Par exemple, les 9300 décès du rapport de l’AIEA sont calculés en appliquant la règle dont il a été question plus haut dite de la relation linéaire sans seuil. La même règle appliquée à la France prédit que 7200 français meurent chaque année des suites de la radioactivité naturelle et 3000 des suites des radiographies et scanners. Une telle mortalité est loin d’être établie, mais si l’on multiplie par 10 les morts de l’AIEA (de 9300 à 93000) comme le fait Greenpeace, la logique voudrait que l’on multiplie par 10 les effets de la radioactivité naturelle et des examens médicaux : 72 000 français décèderaient chaque année des premiers et 30000 des seconds.
Enfin, quelques données que l’on peut chercher à recouper !
Il y a plus de 300 000 cancers déclarés chaque année en France, et environ 150 000 décès pour cette cause. 7200 décès par an, c’est trop peu pour être vraiment visible, mais 72 000 pour la radio activité naturelle, ce serait la cause principale donc forcément observable, d’autant que celle-ci varie selon les régions.

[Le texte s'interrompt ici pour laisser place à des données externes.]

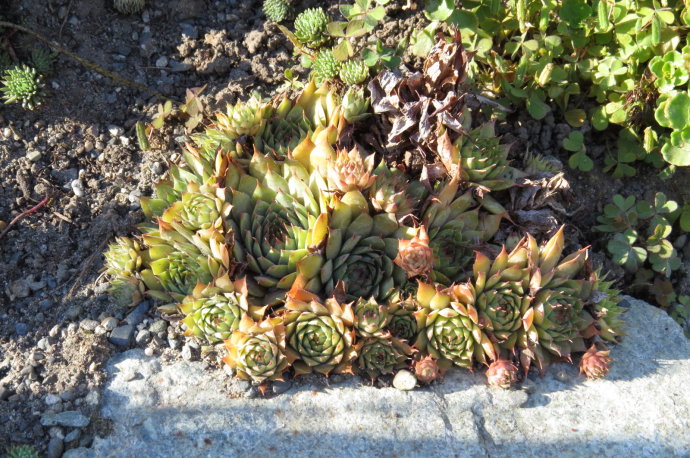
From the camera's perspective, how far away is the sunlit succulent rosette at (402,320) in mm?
3123

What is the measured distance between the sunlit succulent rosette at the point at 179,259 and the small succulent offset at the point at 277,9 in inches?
75.5

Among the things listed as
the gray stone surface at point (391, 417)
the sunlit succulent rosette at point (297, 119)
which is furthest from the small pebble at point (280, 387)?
the sunlit succulent rosette at point (297, 119)

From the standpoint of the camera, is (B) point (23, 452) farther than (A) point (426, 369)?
No

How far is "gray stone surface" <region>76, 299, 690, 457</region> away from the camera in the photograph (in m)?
2.83

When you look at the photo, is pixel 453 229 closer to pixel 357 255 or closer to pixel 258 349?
pixel 357 255

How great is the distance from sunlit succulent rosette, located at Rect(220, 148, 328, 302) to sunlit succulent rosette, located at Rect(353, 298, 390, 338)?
14.9 inches

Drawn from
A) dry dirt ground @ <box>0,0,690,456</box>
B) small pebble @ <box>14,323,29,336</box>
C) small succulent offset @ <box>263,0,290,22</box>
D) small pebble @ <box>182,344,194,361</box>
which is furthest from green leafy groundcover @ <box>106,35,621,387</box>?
small succulent offset @ <box>263,0,290,22</box>

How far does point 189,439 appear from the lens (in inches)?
111

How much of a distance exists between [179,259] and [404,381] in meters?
1.31

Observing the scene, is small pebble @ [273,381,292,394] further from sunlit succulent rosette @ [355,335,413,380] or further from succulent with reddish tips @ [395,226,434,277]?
succulent with reddish tips @ [395,226,434,277]

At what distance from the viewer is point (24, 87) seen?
12.9 feet

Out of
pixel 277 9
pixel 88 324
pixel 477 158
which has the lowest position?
pixel 88 324

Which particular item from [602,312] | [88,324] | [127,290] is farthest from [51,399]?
[602,312]

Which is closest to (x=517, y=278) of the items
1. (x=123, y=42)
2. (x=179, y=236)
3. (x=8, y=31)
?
(x=179, y=236)
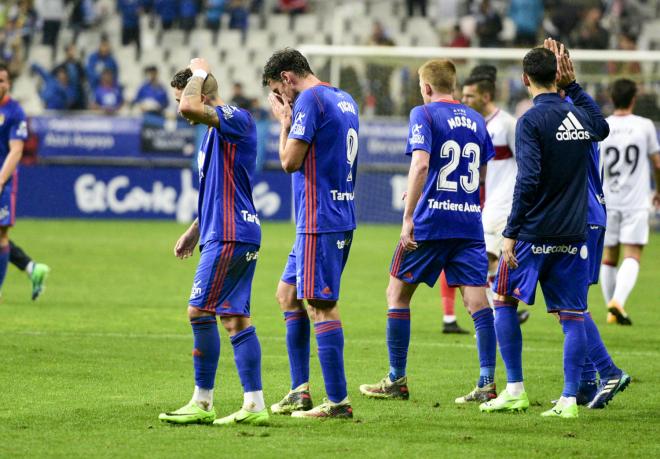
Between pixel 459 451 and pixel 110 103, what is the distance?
23.0m

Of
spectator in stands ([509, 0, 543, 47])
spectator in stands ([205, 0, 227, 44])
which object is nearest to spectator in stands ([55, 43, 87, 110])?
spectator in stands ([205, 0, 227, 44])

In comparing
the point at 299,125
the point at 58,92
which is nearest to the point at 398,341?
the point at 299,125

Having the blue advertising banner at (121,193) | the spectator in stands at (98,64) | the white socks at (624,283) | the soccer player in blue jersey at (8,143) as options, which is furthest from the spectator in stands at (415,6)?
the soccer player in blue jersey at (8,143)

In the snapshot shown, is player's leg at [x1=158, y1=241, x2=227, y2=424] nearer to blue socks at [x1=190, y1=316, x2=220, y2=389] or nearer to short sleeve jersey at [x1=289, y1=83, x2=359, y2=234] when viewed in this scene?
blue socks at [x1=190, y1=316, x2=220, y2=389]

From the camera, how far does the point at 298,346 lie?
7.75 m

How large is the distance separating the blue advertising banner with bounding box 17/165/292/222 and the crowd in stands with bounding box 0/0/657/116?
7.03 feet

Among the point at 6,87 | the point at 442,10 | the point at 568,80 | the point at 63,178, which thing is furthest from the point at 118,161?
the point at 568,80

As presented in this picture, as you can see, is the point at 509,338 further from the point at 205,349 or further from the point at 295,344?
the point at 205,349

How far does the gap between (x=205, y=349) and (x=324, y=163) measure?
4.31 ft

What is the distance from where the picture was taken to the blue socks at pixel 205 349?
7.15 metres

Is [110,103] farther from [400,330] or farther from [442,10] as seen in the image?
[400,330]

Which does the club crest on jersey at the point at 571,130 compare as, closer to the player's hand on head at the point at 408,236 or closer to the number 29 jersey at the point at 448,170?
the number 29 jersey at the point at 448,170

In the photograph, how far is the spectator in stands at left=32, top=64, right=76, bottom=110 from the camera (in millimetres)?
28062

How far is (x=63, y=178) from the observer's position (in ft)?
85.3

D’après le document qui m’a été envoyé par le webmaster de RMN, la radio activité naturelle varie selon les régions, avec un maximum de plus de 140 nSV/h en Auvergne et de moins de 80 dans le Nord Pas de Calais, l’Aquitaine et la région PACA. Le Limousin et la Corse sont à plus de 120.
Le rapport sur la situation du cancer en France en 2009 donne page 25 une carte de l’incidence du cancer (l’apparition de nouveaux cas) selon les régions. Trois régions sont dans les taux les plus élevés pour les hommes comme pour les femmes : le Nord Pas de Calais, la Picardie et la Haute Normandie. L’Auvergne est dans la moyenne pour les hommes et dans les régions à faible incidence pour les femmes. En Bretagne, les hommes ont une forte incidence et les femmes une faible.
En réalité, la carte régionale des cancers ne montre absolument pas de lien avec la radio activité naturelle. Celle des hommes fait par contre furieusement penser à la carte de la consommation d’alcool…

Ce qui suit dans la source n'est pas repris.